In order to do this, MicroLoan Foundation Malawi employed and trained Loan and Training Officers (LTOs) and provided them with motorbikes to reach remote rural areas where many of the most marginalised and poorest people live. The LTOs’ role was vital in identifying women with entrepreneurial potential and delivering tailored business training to provide them with the knowledge and skills to set up and run their own enterprises.

With the DFID funds, it became possible to hire 8 LTOs, as well as a project officer, and deliver the project from the 7 existing branches in Southern Malawi.


  • the new LTOs enabled MicroLoan Foundation to extend its reach, meaning that 1000’s of impoverished rural women now have improved access to financial services, as well as greater monetary and business literacy
  • a total of 6,409 marginalised women were economically empowered through the provision of loans and business training – over 100 more than initially projected
  • the businesses they have set up have transformed the lives of their families
  • the increase in household income has meant that they can now afford to buy food, send their children to school, and buy life-saving medicines

As well as the immediate increase in household income, the impact of the loans and training is long term.
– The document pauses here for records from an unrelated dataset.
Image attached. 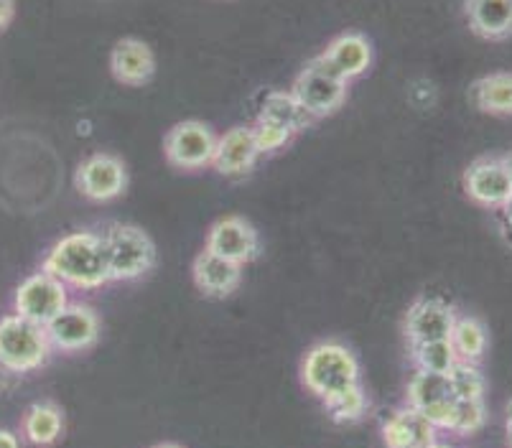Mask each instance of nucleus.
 I'll return each mask as SVG.
<instances>
[{
	"label": "nucleus",
	"instance_id": "nucleus-1",
	"mask_svg": "<svg viewBox=\"0 0 512 448\" xmlns=\"http://www.w3.org/2000/svg\"><path fill=\"white\" fill-rule=\"evenodd\" d=\"M41 270L59 278L67 288L97 291L110 283L102 237L97 232H72L51 245Z\"/></svg>",
	"mask_w": 512,
	"mask_h": 448
},
{
	"label": "nucleus",
	"instance_id": "nucleus-2",
	"mask_svg": "<svg viewBox=\"0 0 512 448\" xmlns=\"http://www.w3.org/2000/svg\"><path fill=\"white\" fill-rule=\"evenodd\" d=\"M301 382L311 395L327 403L339 392L360 385V362L355 352L342 342H319L301 359Z\"/></svg>",
	"mask_w": 512,
	"mask_h": 448
},
{
	"label": "nucleus",
	"instance_id": "nucleus-3",
	"mask_svg": "<svg viewBox=\"0 0 512 448\" xmlns=\"http://www.w3.org/2000/svg\"><path fill=\"white\" fill-rule=\"evenodd\" d=\"M51 347L44 326L8 314L0 319V367L11 375H29L49 362Z\"/></svg>",
	"mask_w": 512,
	"mask_h": 448
},
{
	"label": "nucleus",
	"instance_id": "nucleus-4",
	"mask_svg": "<svg viewBox=\"0 0 512 448\" xmlns=\"http://www.w3.org/2000/svg\"><path fill=\"white\" fill-rule=\"evenodd\" d=\"M100 237L110 280H138L156 265V245L136 224H110Z\"/></svg>",
	"mask_w": 512,
	"mask_h": 448
},
{
	"label": "nucleus",
	"instance_id": "nucleus-5",
	"mask_svg": "<svg viewBox=\"0 0 512 448\" xmlns=\"http://www.w3.org/2000/svg\"><path fill=\"white\" fill-rule=\"evenodd\" d=\"M347 84L349 82L339 79L316 56L309 67L301 69V74L293 82L291 95L296 97V102L304 107V112L311 120L327 118V115L337 112L344 105V100H347Z\"/></svg>",
	"mask_w": 512,
	"mask_h": 448
},
{
	"label": "nucleus",
	"instance_id": "nucleus-6",
	"mask_svg": "<svg viewBox=\"0 0 512 448\" xmlns=\"http://www.w3.org/2000/svg\"><path fill=\"white\" fill-rule=\"evenodd\" d=\"M69 303V291L62 280L46 270L31 273L13 293V314L46 326Z\"/></svg>",
	"mask_w": 512,
	"mask_h": 448
},
{
	"label": "nucleus",
	"instance_id": "nucleus-7",
	"mask_svg": "<svg viewBox=\"0 0 512 448\" xmlns=\"http://www.w3.org/2000/svg\"><path fill=\"white\" fill-rule=\"evenodd\" d=\"M44 329L57 352H85L100 339V316L87 303L69 301Z\"/></svg>",
	"mask_w": 512,
	"mask_h": 448
},
{
	"label": "nucleus",
	"instance_id": "nucleus-8",
	"mask_svg": "<svg viewBox=\"0 0 512 448\" xmlns=\"http://www.w3.org/2000/svg\"><path fill=\"white\" fill-rule=\"evenodd\" d=\"M214 151H217V135L199 120L176 123L164 138V153L169 163L184 171L212 166Z\"/></svg>",
	"mask_w": 512,
	"mask_h": 448
},
{
	"label": "nucleus",
	"instance_id": "nucleus-9",
	"mask_svg": "<svg viewBox=\"0 0 512 448\" xmlns=\"http://www.w3.org/2000/svg\"><path fill=\"white\" fill-rule=\"evenodd\" d=\"M74 184L90 202H113L128 189V171L118 156L95 153L79 163L74 171Z\"/></svg>",
	"mask_w": 512,
	"mask_h": 448
},
{
	"label": "nucleus",
	"instance_id": "nucleus-10",
	"mask_svg": "<svg viewBox=\"0 0 512 448\" xmlns=\"http://www.w3.org/2000/svg\"><path fill=\"white\" fill-rule=\"evenodd\" d=\"M260 235L245 217H222L209 227L204 250L237 265H248L260 258Z\"/></svg>",
	"mask_w": 512,
	"mask_h": 448
},
{
	"label": "nucleus",
	"instance_id": "nucleus-11",
	"mask_svg": "<svg viewBox=\"0 0 512 448\" xmlns=\"http://www.w3.org/2000/svg\"><path fill=\"white\" fill-rule=\"evenodd\" d=\"M406 400L413 410L426 415L439 431L449 428L451 413H454L456 398L451 392L449 375H436V372H413L411 382H408Z\"/></svg>",
	"mask_w": 512,
	"mask_h": 448
},
{
	"label": "nucleus",
	"instance_id": "nucleus-12",
	"mask_svg": "<svg viewBox=\"0 0 512 448\" xmlns=\"http://www.w3.org/2000/svg\"><path fill=\"white\" fill-rule=\"evenodd\" d=\"M464 191L472 202L502 209L512 199V181L505 158H479L464 171Z\"/></svg>",
	"mask_w": 512,
	"mask_h": 448
},
{
	"label": "nucleus",
	"instance_id": "nucleus-13",
	"mask_svg": "<svg viewBox=\"0 0 512 448\" xmlns=\"http://www.w3.org/2000/svg\"><path fill=\"white\" fill-rule=\"evenodd\" d=\"M456 316L459 314L441 298H418L408 306L406 319H403V334H406L408 344L449 339Z\"/></svg>",
	"mask_w": 512,
	"mask_h": 448
},
{
	"label": "nucleus",
	"instance_id": "nucleus-14",
	"mask_svg": "<svg viewBox=\"0 0 512 448\" xmlns=\"http://www.w3.org/2000/svg\"><path fill=\"white\" fill-rule=\"evenodd\" d=\"M258 158L260 151L250 125H235V128L227 130L225 135H217V151H214L212 166L217 168L222 176L240 179V176L253 171Z\"/></svg>",
	"mask_w": 512,
	"mask_h": 448
},
{
	"label": "nucleus",
	"instance_id": "nucleus-15",
	"mask_svg": "<svg viewBox=\"0 0 512 448\" xmlns=\"http://www.w3.org/2000/svg\"><path fill=\"white\" fill-rule=\"evenodd\" d=\"M436 433L439 428L411 405L393 410L380 428L385 448H426L436 441Z\"/></svg>",
	"mask_w": 512,
	"mask_h": 448
},
{
	"label": "nucleus",
	"instance_id": "nucleus-16",
	"mask_svg": "<svg viewBox=\"0 0 512 448\" xmlns=\"http://www.w3.org/2000/svg\"><path fill=\"white\" fill-rule=\"evenodd\" d=\"M319 59L344 82L362 77L372 67V44L362 34H342L321 51Z\"/></svg>",
	"mask_w": 512,
	"mask_h": 448
},
{
	"label": "nucleus",
	"instance_id": "nucleus-17",
	"mask_svg": "<svg viewBox=\"0 0 512 448\" xmlns=\"http://www.w3.org/2000/svg\"><path fill=\"white\" fill-rule=\"evenodd\" d=\"M192 278L199 293H204L207 298H227L240 288L242 265L230 263V260L220 258V255H214L209 250H202L194 258Z\"/></svg>",
	"mask_w": 512,
	"mask_h": 448
},
{
	"label": "nucleus",
	"instance_id": "nucleus-18",
	"mask_svg": "<svg viewBox=\"0 0 512 448\" xmlns=\"http://www.w3.org/2000/svg\"><path fill=\"white\" fill-rule=\"evenodd\" d=\"M110 72L118 82L141 87L148 84L156 74V56L151 46L141 39H120L110 54Z\"/></svg>",
	"mask_w": 512,
	"mask_h": 448
},
{
	"label": "nucleus",
	"instance_id": "nucleus-19",
	"mask_svg": "<svg viewBox=\"0 0 512 448\" xmlns=\"http://www.w3.org/2000/svg\"><path fill=\"white\" fill-rule=\"evenodd\" d=\"M464 13L479 39L505 41L512 36V0H467Z\"/></svg>",
	"mask_w": 512,
	"mask_h": 448
},
{
	"label": "nucleus",
	"instance_id": "nucleus-20",
	"mask_svg": "<svg viewBox=\"0 0 512 448\" xmlns=\"http://www.w3.org/2000/svg\"><path fill=\"white\" fill-rule=\"evenodd\" d=\"M21 433L31 446H54L64 433V415L54 403H34L21 420Z\"/></svg>",
	"mask_w": 512,
	"mask_h": 448
},
{
	"label": "nucleus",
	"instance_id": "nucleus-21",
	"mask_svg": "<svg viewBox=\"0 0 512 448\" xmlns=\"http://www.w3.org/2000/svg\"><path fill=\"white\" fill-rule=\"evenodd\" d=\"M472 100L487 115H512V72H495L472 84Z\"/></svg>",
	"mask_w": 512,
	"mask_h": 448
},
{
	"label": "nucleus",
	"instance_id": "nucleus-22",
	"mask_svg": "<svg viewBox=\"0 0 512 448\" xmlns=\"http://www.w3.org/2000/svg\"><path fill=\"white\" fill-rule=\"evenodd\" d=\"M449 342L459 362L479 364V359L487 354V347H490V336H487L482 321L474 319V316H456Z\"/></svg>",
	"mask_w": 512,
	"mask_h": 448
},
{
	"label": "nucleus",
	"instance_id": "nucleus-23",
	"mask_svg": "<svg viewBox=\"0 0 512 448\" xmlns=\"http://www.w3.org/2000/svg\"><path fill=\"white\" fill-rule=\"evenodd\" d=\"M260 118L273 120V123L286 125L293 133H301L311 125V118L304 112V107L296 102L291 92H271L265 97L263 107H260Z\"/></svg>",
	"mask_w": 512,
	"mask_h": 448
},
{
	"label": "nucleus",
	"instance_id": "nucleus-24",
	"mask_svg": "<svg viewBox=\"0 0 512 448\" xmlns=\"http://www.w3.org/2000/svg\"><path fill=\"white\" fill-rule=\"evenodd\" d=\"M411 357L416 362V370L436 372V375H449L454 364L459 362L449 339H434V342L411 344Z\"/></svg>",
	"mask_w": 512,
	"mask_h": 448
},
{
	"label": "nucleus",
	"instance_id": "nucleus-25",
	"mask_svg": "<svg viewBox=\"0 0 512 448\" xmlns=\"http://www.w3.org/2000/svg\"><path fill=\"white\" fill-rule=\"evenodd\" d=\"M367 408H370V400H367V392L362 385L349 387V390L339 392L337 398L324 403V410L334 423H357V420L365 418Z\"/></svg>",
	"mask_w": 512,
	"mask_h": 448
},
{
	"label": "nucleus",
	"instance_id": "nucleus-26",
	"mask_svg": "<svg viewBox=\"0 0 512 448\" xmlns=\"http://www.w3.org/2000/svg\"><path fill=\"white\" fill-rule=\"evenodd\" d=\"M449 385L456 400H484L487 392L484 372L474 362H456L454 370L449 372Z\"/></svg>",
	"mask_w": 512,
	"mask_h": 448
},
{
	"label": "nucleus",
	"instance_id": "nucleus-27",
	"mask_svg": "<svg viewBox=\"0 0 512 448\" xmlns=\"http://www.w3.org/2000/svg\"><path fill=\"white\" fill-rule=\"evenodd\" d=\"M484 420H487L484 400H456L446 431L456 433V436H474L484 428Z\"/></svg>",
	"mask_w": 512,
	"mask_h": 448
},
{
	"label": "nucleus",
	"instance_id": "nucleus-28",
	"mask_svg": "<svg viewBox=\"0 0 512 448\" xmlns=\"http://www.w3.org/2000/svg\"><path fill=\"white\" fill-rule=\"evenodd\" d=\"M255 135V143H258V151L260 156H271V153L283 151L293 140V130H288L286 125L281 123H273V120H265L258 118V123L250 125Z\"/></svg>",
	"mask_w": 512,
	"mask_h": 448
},
{
	"label": "nucleus",
	"instance_id": "nucleus-29",
	"mask_svg": "<svg viewBox=\"0 0 512 448\" xmlns=\"http://www.w3.org/2000/svg\"><path fill=\"white\" fill-rule=\"evenodd\" d=\"M16 13V0H0V31H6Z\"/></svg>",
	"mask_w": 512,
	"mask_h": 448
},
{
	"label": "nucleus",
	"instance_id": "nucleus-30",
	"mask_svg": "<svg viewBox=\"0 0 512 448\" xmlns=\"http://www.w3.org/2000/svg\"><path fill=\"white\" fill-rule=\"evenodd\" d=\"M502 212V235H505V240L512 245V199L510 204H505V207L500 209Z\"/></svg>",
	"mask_w": 512,
	"mask_h": 448
},
{
	"label": "nucleus",
	"instance_id": "nucleus-31",
	"mask_svg": "<svg viewBox=\"0 0 512 448\" xmlns=\"http://www.w3.org/2000/svg\"><path fill=\"white\" fill-rule=\"evenodd\" d=\"M0 448H21V438L13 431H3L0 428Z\"/></svg>",
	"mask_w": 512,
	"mask_h": 448
},
{
	"label": "nucleus",
	"instance_id": "nucleus-32",
	"mask_svg": "<svg viewBox=\"0 0 512 448\" xmlns=\"http://www.w3.org/2000/svg\"><path fill=\"white\" fill-rule=\"evenodd\" d=\"M505 438H507V446L512 448V398H510V403H507V410H505Z\"/></svg>",
	"mask_w": 512,
	"mask_h": 448
},
{
	"label": "nucleus",
	"instance_id": "nucleus-33",
	"mask_svg": "<svg viewBox=\"0 0 512 448\" xmlns=\"http://www.w3.org/2000/svg\"><path fill=\"white\" fill-rule=\"evenodd\" d=\"M153 448H184V446H179V443H158V446Z\"/></svg>",
	"mask_w": 512,
	"mask_h": 448
},
{
	"label": "nucleus",
	"instance_id": "nucleus-34",
	"mask_svg": "<svg viewBox=\"0 0 512 448\" xmlns=\"http://www.w3.org/2000/svg\"><path fill=\"white\" fill-rule=\"evenodd\" d=\"M11 375V372H6L3 367H0V385H6V377Z\"/></svg>",
	"mask_w": 512,
	"mask_h": 448
},
{
	"label": "nucleus",
	"instance_id": "nucleus-35",
	"mask_svg": "<svg viewBox=\"0 0 512 448\" xmlns=\"http://www.w3.org/2000/svg\"><path fill=\"white\" fill-rule=\"evenodd\" d=\"M426 448H451L449 443H441V441H434L431 443V446H426Z\"/></svg>",
	"mask_w": 512,
	"mask_h": 448
},
{
	"label": "nucleus",
	"instance_id": "nucleus-36",
	"mask_svg": "<svg viewBox=\"0 0 512 448\" xmlns=\"http://www.w3.org/2000/svg\"><path fill=\"white\" fill-rule=\"evenodd\" d=\"M505 163H507V171H510V181H512V156H507Z\"/></svg>",
	"mask_w": 512,
	"mask_h": 448
}]
</instances>
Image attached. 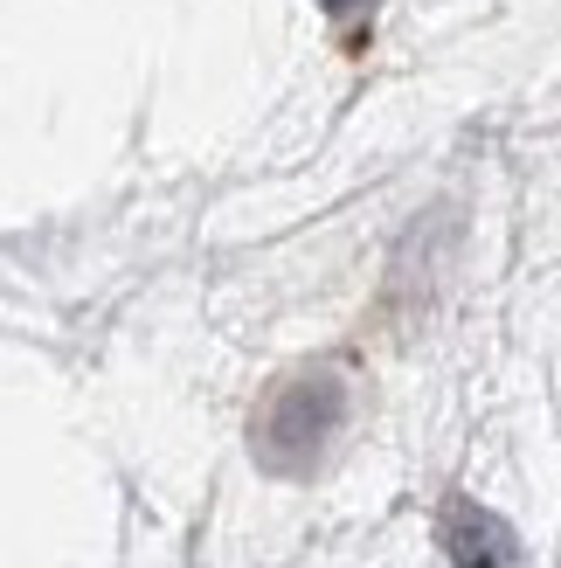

MicroLoan Foundation encouraged clients to save in order to build financial security and resilience. Through training and support, all of the women were able to start doing this. New clients were found to be saving 11% of the loan value, exceeding the target 10%.

The project achieved positive changes in the poverty statuses of its beneficiaries and exceeded the target number of household members who benefitted from the increase in living standards.

– DFID Project Closure Report, 2016

The impact of the loans and training has been felt by many more than just the women themselves.

A total of 37,085 people experienced a reduction in poverty as a result of the ‘Pathways from Poverty’ project.

If you want to read more about the  work of MicroLoan Foundation, visit their website here (opens in a new tab)

UK Aid Direct grant holder receives MBE in Queen’s Birthday Honours list

UK Aid Direct grant holder, Abaseen Foundation UK, has been recognised for its outstanding contribution to the community with The Queen’s Award for Voluntary Service (QAVS) 2017.

Abaseen Foundation UK’s 3-year project with UK Aid Direct focused on improving maternal health and reducing child mortality through developing health service delivery for a poor and marginalised community in North West Pakistan.

We are very pleased to hear that the excellent work of the Abaseen Foundation UK in Pakistan has been recognised with this award. They have made a real difference to maternal and child health in the communities where they work.